Die Kälteanlage des European XFEL wird kontinuierlich an 365 Tagen im Jahr für den XFEL betrieben. Um eine Verfügbarkeit von >99 % gewährleisten zu können, müssen Abschaltungen nach Möglichkeit vermieden werden. Fehler dürfen nicht dazu führen, dass die Anlage abgeschaltet werden muss. In einem solchen Fall, wäre der XFEL Betrieb für mehrere Stunden unterbrochen - mit fatalen Folgen für jedes auf diese Weise abgebrochene Experiment. Die Experimentierzeiten an den Beschleunigern bei Desy sind sehr gefragt und auf lange Sicht ausgebucht.
Der Betrieb der Testanlage AMTF erlaubt kurzzeitige Betriebsunterbrechungen. So konnte hier bei der Installation des Kontrollsystems, nach Abwägung der Vor- und Nachteile, auf redundante Komponenten und Segment Protektoren verzichtet werden. Wenn Arbeiten an Feldgeräten notwendig sind, hat dieses unmittelbare Auswirkungen auf einen Teil des Anlagenbetriebs. Durch ein umfangreiches Diagnosekonzept (preventative Maintenance) sollen Anlagenfehler frühzeitig erkannt und entsprechende Maßnahmen eingeleitet werden bevor ein Anlagenausfall eintritt.

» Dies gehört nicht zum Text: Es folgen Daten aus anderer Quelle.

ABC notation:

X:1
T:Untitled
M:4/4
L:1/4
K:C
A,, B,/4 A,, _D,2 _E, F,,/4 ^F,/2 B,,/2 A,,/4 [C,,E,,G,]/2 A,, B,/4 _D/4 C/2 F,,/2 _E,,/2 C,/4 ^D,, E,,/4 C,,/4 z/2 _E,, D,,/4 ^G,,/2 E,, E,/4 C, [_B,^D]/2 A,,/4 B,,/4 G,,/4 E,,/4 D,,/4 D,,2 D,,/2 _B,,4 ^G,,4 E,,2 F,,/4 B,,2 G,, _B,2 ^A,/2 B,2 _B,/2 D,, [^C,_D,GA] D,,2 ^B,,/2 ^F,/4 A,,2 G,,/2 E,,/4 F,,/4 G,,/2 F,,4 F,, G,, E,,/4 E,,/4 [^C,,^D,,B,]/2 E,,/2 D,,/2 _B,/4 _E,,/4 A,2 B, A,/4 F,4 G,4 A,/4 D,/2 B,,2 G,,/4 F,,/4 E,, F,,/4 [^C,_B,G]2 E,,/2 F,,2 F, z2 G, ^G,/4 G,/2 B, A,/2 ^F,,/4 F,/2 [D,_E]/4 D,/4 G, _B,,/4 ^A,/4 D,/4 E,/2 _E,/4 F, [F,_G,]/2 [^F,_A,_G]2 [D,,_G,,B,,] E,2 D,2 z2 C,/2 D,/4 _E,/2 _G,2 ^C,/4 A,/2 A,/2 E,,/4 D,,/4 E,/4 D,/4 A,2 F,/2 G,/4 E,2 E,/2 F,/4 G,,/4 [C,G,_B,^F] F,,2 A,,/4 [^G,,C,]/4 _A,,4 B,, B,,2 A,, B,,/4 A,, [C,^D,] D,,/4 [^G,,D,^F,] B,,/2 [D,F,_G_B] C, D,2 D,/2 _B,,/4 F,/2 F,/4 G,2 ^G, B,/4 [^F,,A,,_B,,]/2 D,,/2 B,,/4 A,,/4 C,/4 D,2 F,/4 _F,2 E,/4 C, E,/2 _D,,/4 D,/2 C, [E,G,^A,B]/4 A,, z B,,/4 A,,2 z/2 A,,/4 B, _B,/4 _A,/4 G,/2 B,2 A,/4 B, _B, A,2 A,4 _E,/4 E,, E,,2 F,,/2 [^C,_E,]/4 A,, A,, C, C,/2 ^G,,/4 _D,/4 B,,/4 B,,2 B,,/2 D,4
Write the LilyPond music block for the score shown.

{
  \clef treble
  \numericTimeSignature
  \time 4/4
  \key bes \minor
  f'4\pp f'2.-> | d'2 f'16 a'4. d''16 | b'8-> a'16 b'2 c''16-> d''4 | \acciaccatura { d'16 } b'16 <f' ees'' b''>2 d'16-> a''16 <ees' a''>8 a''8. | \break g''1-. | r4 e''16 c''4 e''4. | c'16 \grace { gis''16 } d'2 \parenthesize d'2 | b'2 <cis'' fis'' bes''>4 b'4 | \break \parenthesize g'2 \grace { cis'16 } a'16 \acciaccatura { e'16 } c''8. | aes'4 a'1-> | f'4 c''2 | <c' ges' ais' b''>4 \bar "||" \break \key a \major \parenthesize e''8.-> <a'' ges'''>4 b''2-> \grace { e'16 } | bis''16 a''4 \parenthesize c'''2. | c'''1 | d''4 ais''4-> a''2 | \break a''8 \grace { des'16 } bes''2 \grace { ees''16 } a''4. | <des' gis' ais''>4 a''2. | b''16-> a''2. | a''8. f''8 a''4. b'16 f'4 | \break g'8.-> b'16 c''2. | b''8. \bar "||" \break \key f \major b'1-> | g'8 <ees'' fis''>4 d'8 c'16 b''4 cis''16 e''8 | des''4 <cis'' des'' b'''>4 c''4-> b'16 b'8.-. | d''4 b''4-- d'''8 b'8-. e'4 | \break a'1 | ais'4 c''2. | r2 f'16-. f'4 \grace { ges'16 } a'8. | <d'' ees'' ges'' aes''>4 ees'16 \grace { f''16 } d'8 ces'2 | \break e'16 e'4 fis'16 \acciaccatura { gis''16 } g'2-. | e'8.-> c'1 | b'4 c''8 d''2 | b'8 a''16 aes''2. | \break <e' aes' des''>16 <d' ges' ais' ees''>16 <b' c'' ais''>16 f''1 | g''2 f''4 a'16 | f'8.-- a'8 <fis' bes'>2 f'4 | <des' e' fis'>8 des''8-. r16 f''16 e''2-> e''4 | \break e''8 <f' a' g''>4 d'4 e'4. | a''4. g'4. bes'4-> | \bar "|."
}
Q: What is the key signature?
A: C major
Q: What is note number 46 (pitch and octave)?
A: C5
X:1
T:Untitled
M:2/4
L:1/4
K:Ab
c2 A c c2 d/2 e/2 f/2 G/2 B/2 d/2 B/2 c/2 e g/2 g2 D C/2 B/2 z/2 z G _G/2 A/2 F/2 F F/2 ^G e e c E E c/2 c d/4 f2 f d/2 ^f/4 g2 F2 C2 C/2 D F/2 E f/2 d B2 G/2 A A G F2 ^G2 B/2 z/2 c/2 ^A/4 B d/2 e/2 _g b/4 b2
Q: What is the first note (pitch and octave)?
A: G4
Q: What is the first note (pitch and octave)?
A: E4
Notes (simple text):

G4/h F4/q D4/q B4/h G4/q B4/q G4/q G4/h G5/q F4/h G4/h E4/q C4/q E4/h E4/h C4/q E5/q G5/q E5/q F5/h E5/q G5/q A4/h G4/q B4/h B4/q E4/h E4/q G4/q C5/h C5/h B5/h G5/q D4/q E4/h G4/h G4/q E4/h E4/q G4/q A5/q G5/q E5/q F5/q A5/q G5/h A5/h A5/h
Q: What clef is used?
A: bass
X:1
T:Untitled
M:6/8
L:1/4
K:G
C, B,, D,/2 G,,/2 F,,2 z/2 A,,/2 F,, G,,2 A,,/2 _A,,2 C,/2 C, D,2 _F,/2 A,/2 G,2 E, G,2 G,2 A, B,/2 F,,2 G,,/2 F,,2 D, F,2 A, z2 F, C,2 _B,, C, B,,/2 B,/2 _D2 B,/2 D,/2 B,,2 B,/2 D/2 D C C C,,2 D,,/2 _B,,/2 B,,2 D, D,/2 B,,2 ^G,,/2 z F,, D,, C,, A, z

Man hat sich im Fall der AMTF für den kompakten Segmentkoppler (Modell SK3 von Pepperl+Fuchs) und eine Busstruktur von Gerät zu Gerät entschieden. Die Vorteile einer einfachen und schnellen Installation und die damit verbundene schnelle Inbetriebnahme waren hierfür die wesentlichen Gründe. Die Kabellängen fallen in der Testanlage mit einer Segmentlänge von maximal 20 Metern und Strängen von maximal 50 m sehr gering aus.
Das Fazit
Der Einsatz von Profibus DP und PA bei der Überwachung und Steuerung der Desy-Kälteanlagen hat sich in den vergangenen Jahren auf vielfältige Weise bewährt. Schon die Anlagenplanung ist mit Profibus sehr einfach und ohne den Einsatz spezieller Werkzeuge möglich. Auch die Dokumentation erfolgt völlig unkompliziert zum Beispiel über Excel oder Visio. Ebenso einfach zu handhaben sind bei Profibus die Installation und die Inbetriebnahme. Zu schätzen weiß man bei Desy darüber hinaus die sehr guten Diagnosefähigkeiten die das Feldbus-Protokoll ermöglicht. Das größte Plus und für das Forschungsinstitut entscheidend ist jedoch die Zuverlässigkeit des Profibus. Bei korrekter Installation läuft das System robust und störungsfrei. Für den ursprünglichen Hera (Hadron-Elektronen-Ring-Anlage) Betrieb waren 2 der 3 Kälteanlagen erforderlich. Die 3. Kälteanlage stand als Redundanzanlage bereit. Mit dieser Anlagenredundanz konnte Desy, über einen Zeitraum von 16 Jahren, eine extrem hohe Verfügbarkeit der Kälteanlage von rund 99 % erreichen. Die Instrumentierung war in konventioneller 4-20mA Technik ausgeführt und mit einem zentralen Prozessrechner verbunden. Da nach dem Umbau keine direkte Anlagenredundanz mehr verfügbar ist, ist es notwendig, Anlagenfehler frühzeitig zu diagnostizieren (preventative Maintenance) und zu beseitigen bevor diese zu einer Unterbrechung der Helium-Versorgung führen. So soll mit der Profibus-Technologie eine vorbeugende Instandhaltung ermöglicht werden. Ziel ist es, die hohe Verfügbarkeit der Anlagen weiterhin zu gewährleisten und wenn möglich sogar zu steigern.